Indugiò qualche secondo ad osservare da così vicino quelle piccole sagome da strega che avevano disturbato la nostra notte.
“Questo qui mi fissa con un occhio solo” riflettè “Pare chiedermi quasi scusa, il sorcino con le ali. Ma è troppo tardi…“
Allungò il braccio oltre il davanzale e scaraventò lontano i due cadaveri, nel vuoto, seguendone con compiacimento l’ampio volo a parabola contro la spuma bianca delle nuvole.
“Siete liberi, ora- dichiarò ridendo, la notte è tutta per voi, bastardi...“
Io tornai a infilarmi sotto il piumone, ma ero certa che non sarei riuscita a dormire quella notte, e in quella stanza. Quando Alfonso si sdraiò al mio fianco, gli chiesi il permesso di dormire nel soggiorno, sul sofà.
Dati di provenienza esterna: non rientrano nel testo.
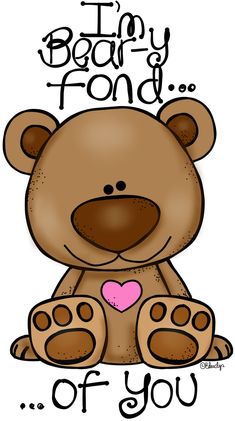 a brown teddy bear with a pink heart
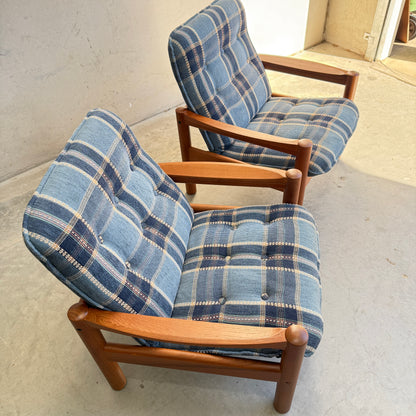 Two restored Domino Møbler armchairs with blue plaid cushions sit side by side on a concrete floor near a white wall and doorway in a brightly lit room.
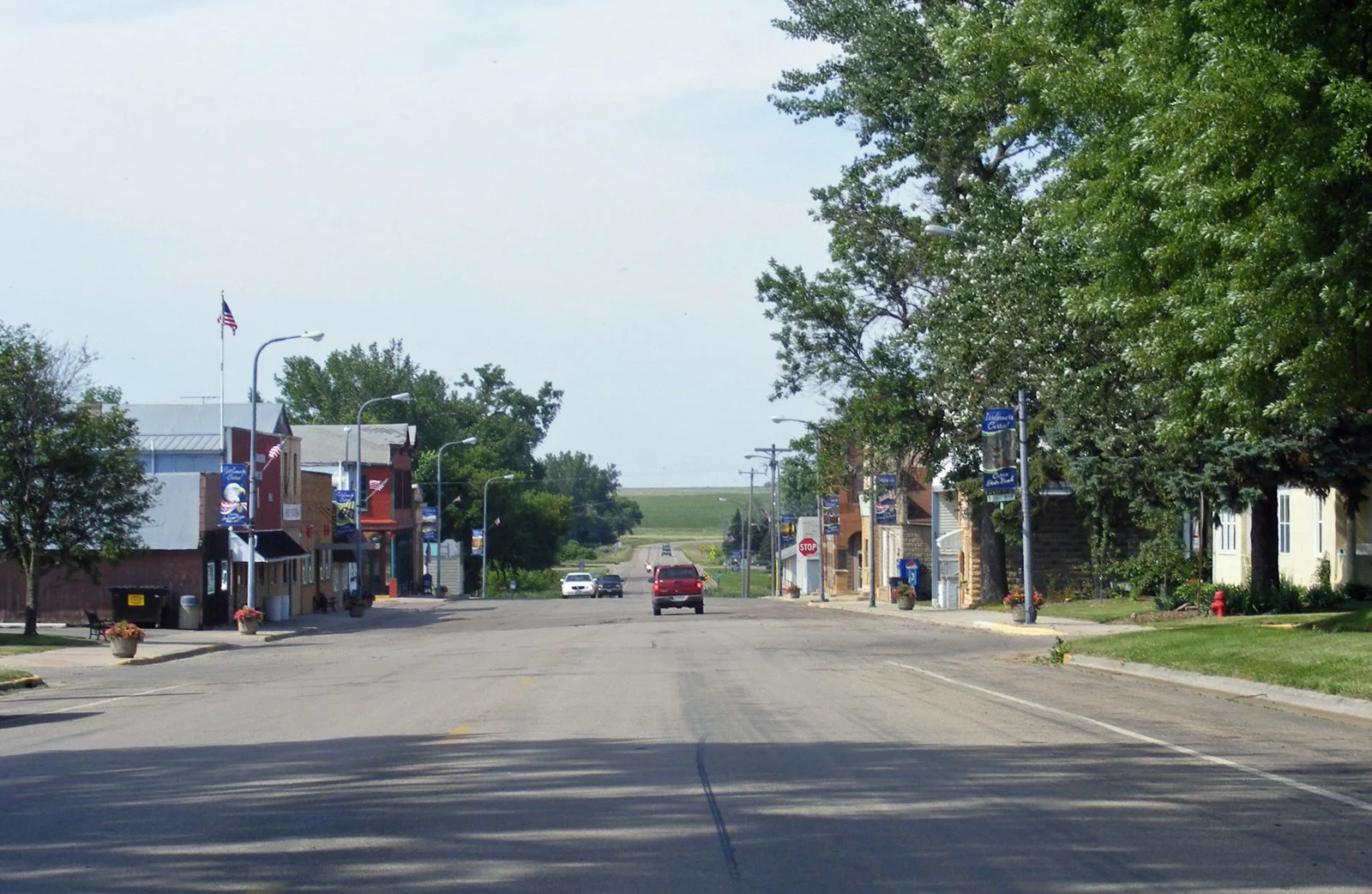 A small town street with colorful storefronts on both sides, trees, and a few cars driving through, with a stop sign visible in the distance.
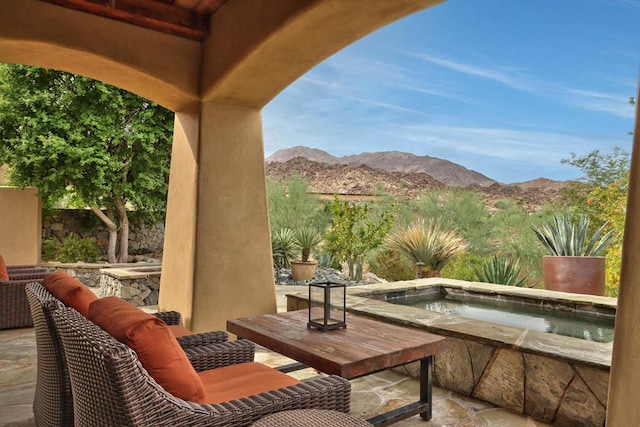 view of patio / terrace featuring a mountain view and an in ground hot tub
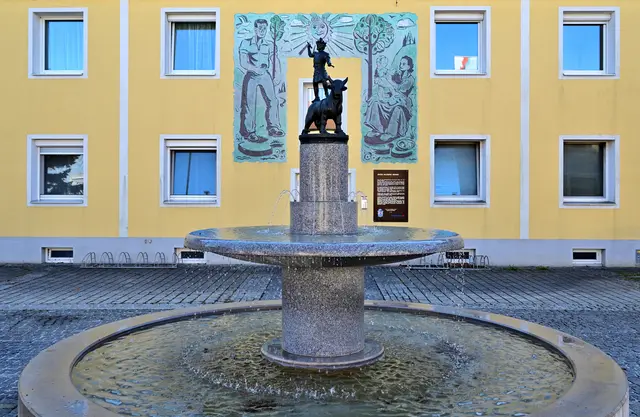 Jupiter-Dolichenus-Brunnen des Bildhauers Albrecht Fürthner im Zentrum von Mauer, Stadtgemeinde Amstetten. Im Hintergrund an der Fassade des Mehrparteienwohnhauses Hauptstraße 15: Abdruck des Sgraffitos (Original hinter dem Vollwärmeschutz) von Willy Hengl aus dem Jahr 1955. | Foto: Hans-Peter Kriener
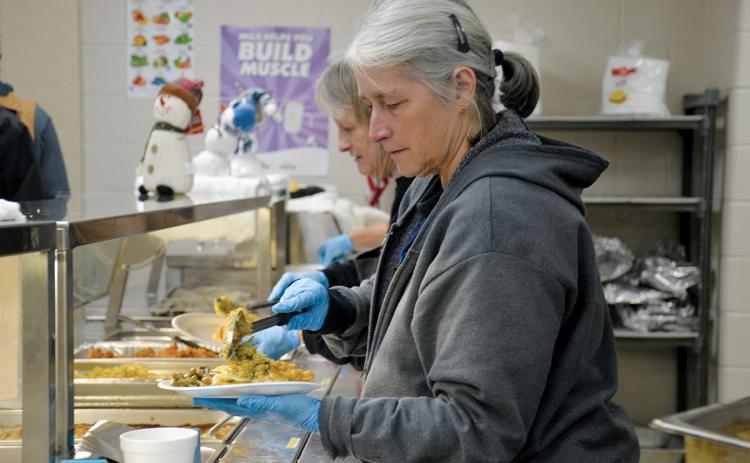 Food Factory’s Lisa Short scoops food on a plate for a lineman Wednesday night. (Samantha Sinclair/Staff)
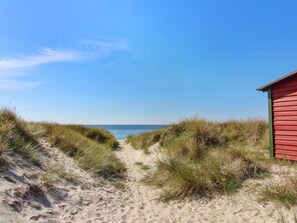 A sandy path leading to a red building, surrounded by grassy dunes.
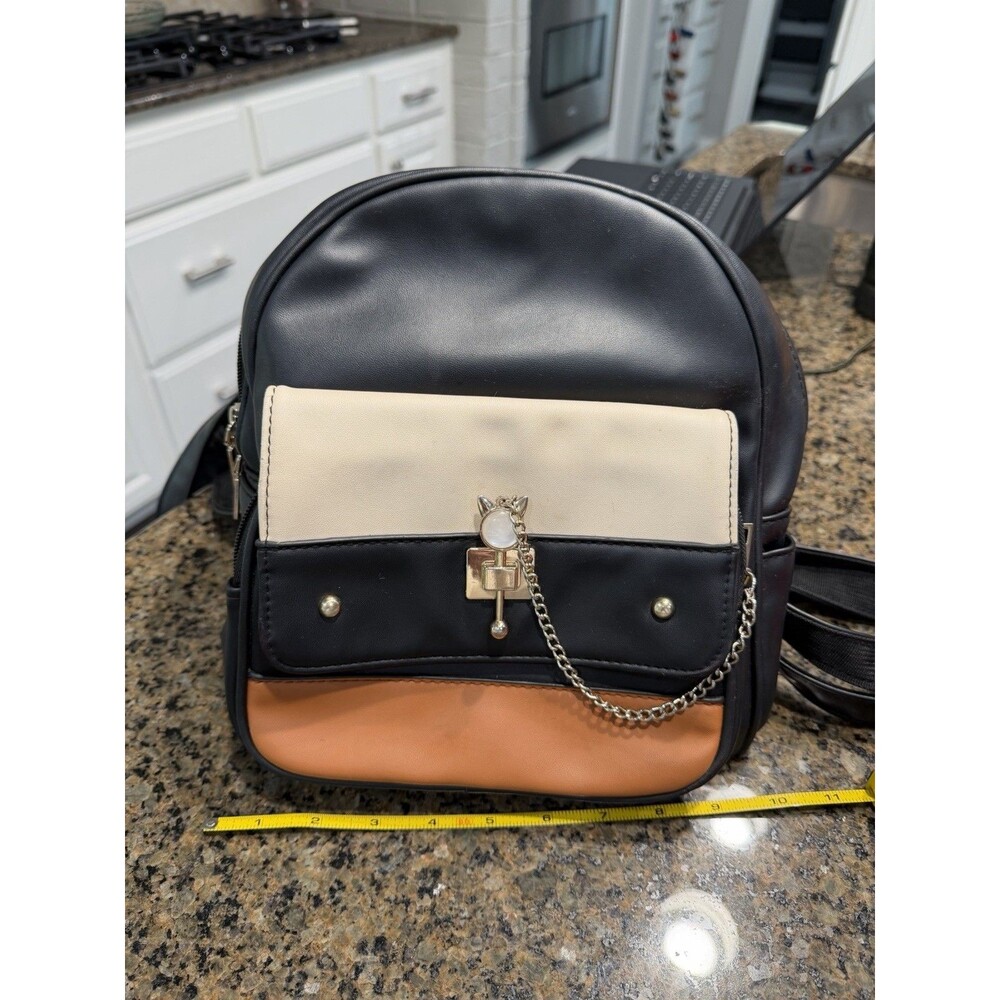 Biaggi Faux Leather Tri-Color Mini Backpack Purse - Cat Clasp Detail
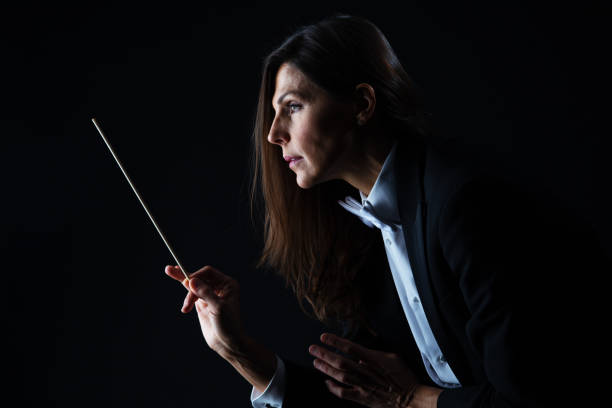 istock Woman in tuxedo conducting with baton 982189862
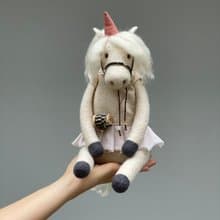 Needle felting wool sculpture unicorn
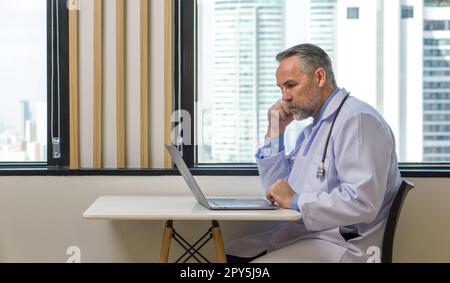 Senior-Professor mit Schnurrbart und Bart liest E-Mails auf einem Laptop. Sie saß am Fenster in der Cafeteria. Vor dem Fenster hat man einen Blick auf die Stadt mit Hochhäusern. Stockfoto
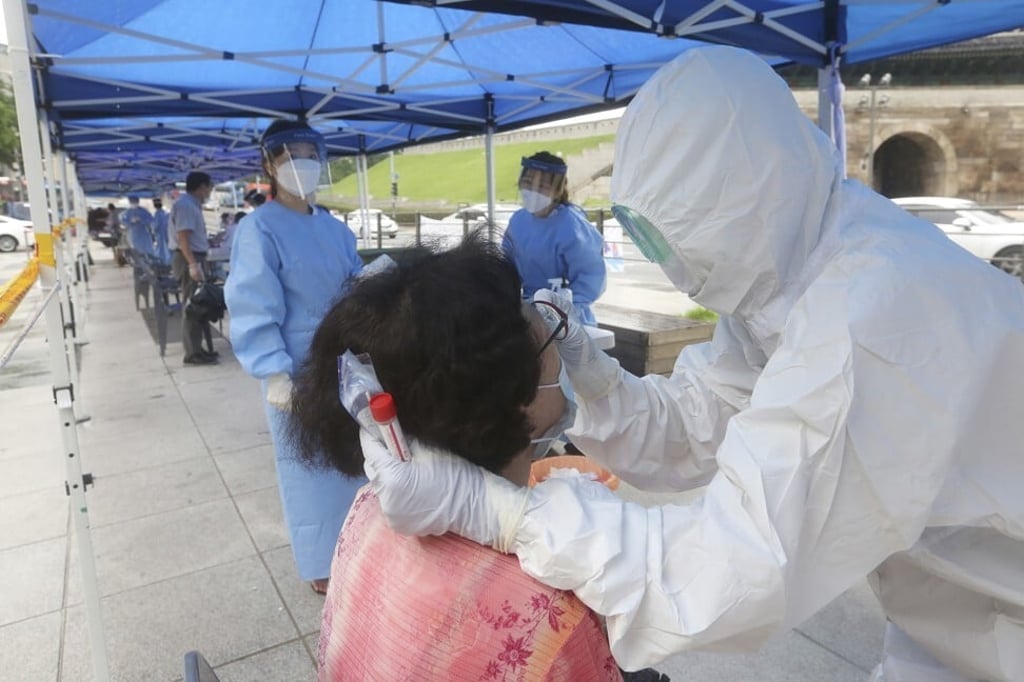 A health worker takes samples from a woman at a makeshift Covid-19 clinic in Seoul on August 10, 2020. Photo: AP A health worker takes samples from a woman at a makeshift Covid-19 clinic in Seoul on August 10, 2020. Photo: AP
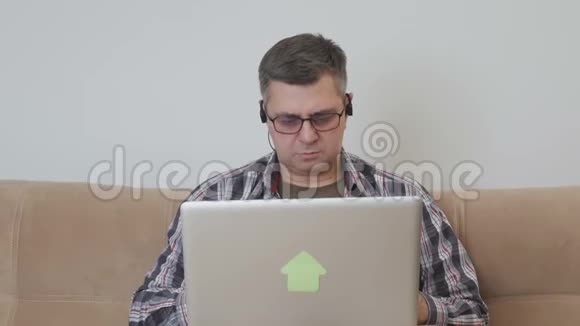 一个中年男人坐在沙发上耳朵里戴着耳机他喜欢笔记本电脑吃香蕉视频的预览图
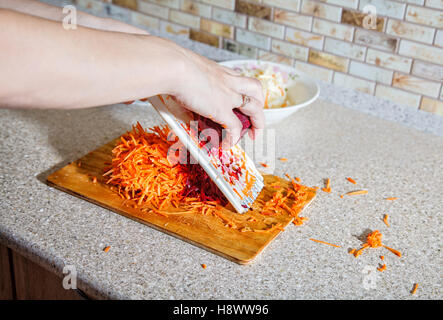 woman cooks the beets with carrot on a grater hands closeup Stock Photo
“E perchè mai?“, mi domandò lui, beffardo, sollevandosi sul cuscino.
“Ho paura di dormire in questa camera, ora“. Gli indicai le scie di sangue sulla parete, la goccia sul piumone, pezzi di zampine e di ali sul pavimento. E poi mi pareva di avvertire un odore di carogna, di carne marcia.
“E chi vuole dormire?” ribattè freddamente mio marito, fissandomi le labbra con due occhi lucidi e carichi di allusioni “Io non ho nessuna intenzione di mettermi a russare.” Aveva anche lui, sulla pelle, un odore strano. Mi spogliò rapidamente e gettò via con un calcio lenzuola e piumone ammucchiati tra letto e tappeto.
“Quei bastardi volevano fare i furbi, con me” ripeteva baciandomi “Li ho fracassati come gusci di lumache. Erano innocenti, lo so, ma hanno avuto la colpa di spaventarti, tesoro. Perchè ti amo, Rosa. Ti desidero molto.”
Pensai alla danza cannibalica che si svolge attorno alla vergine di turno, nelle feste tribali, come era raffigurata nei libri di scuola. Rimasi supina sul materasso come su di una lastra di marmo. Cercai di non guardare, di non annusare, di non respirare. Voleva sentirsi dire che lo amavo, che lo desideravo anch’io con forza, in quello stesso momento. Glielo rassicurai.
Ora il gelo della notte soffiava nella camera più pungente. Ma il mio tormento adesso era il calore, la stretta di questo abbraccio che mi serrava e mi sequestrava alla notte. Allora sprofondavo di più nel buio del mio dormiveglia e immaginavo di decollare verso lo sciame baluginante degli astri, fasciato dalle ali enormi di un pipistrello che aveva il volto della persona a cui sussurravo, ripetendoglielo fino a convincermene prima del sonno, “Ti amo“.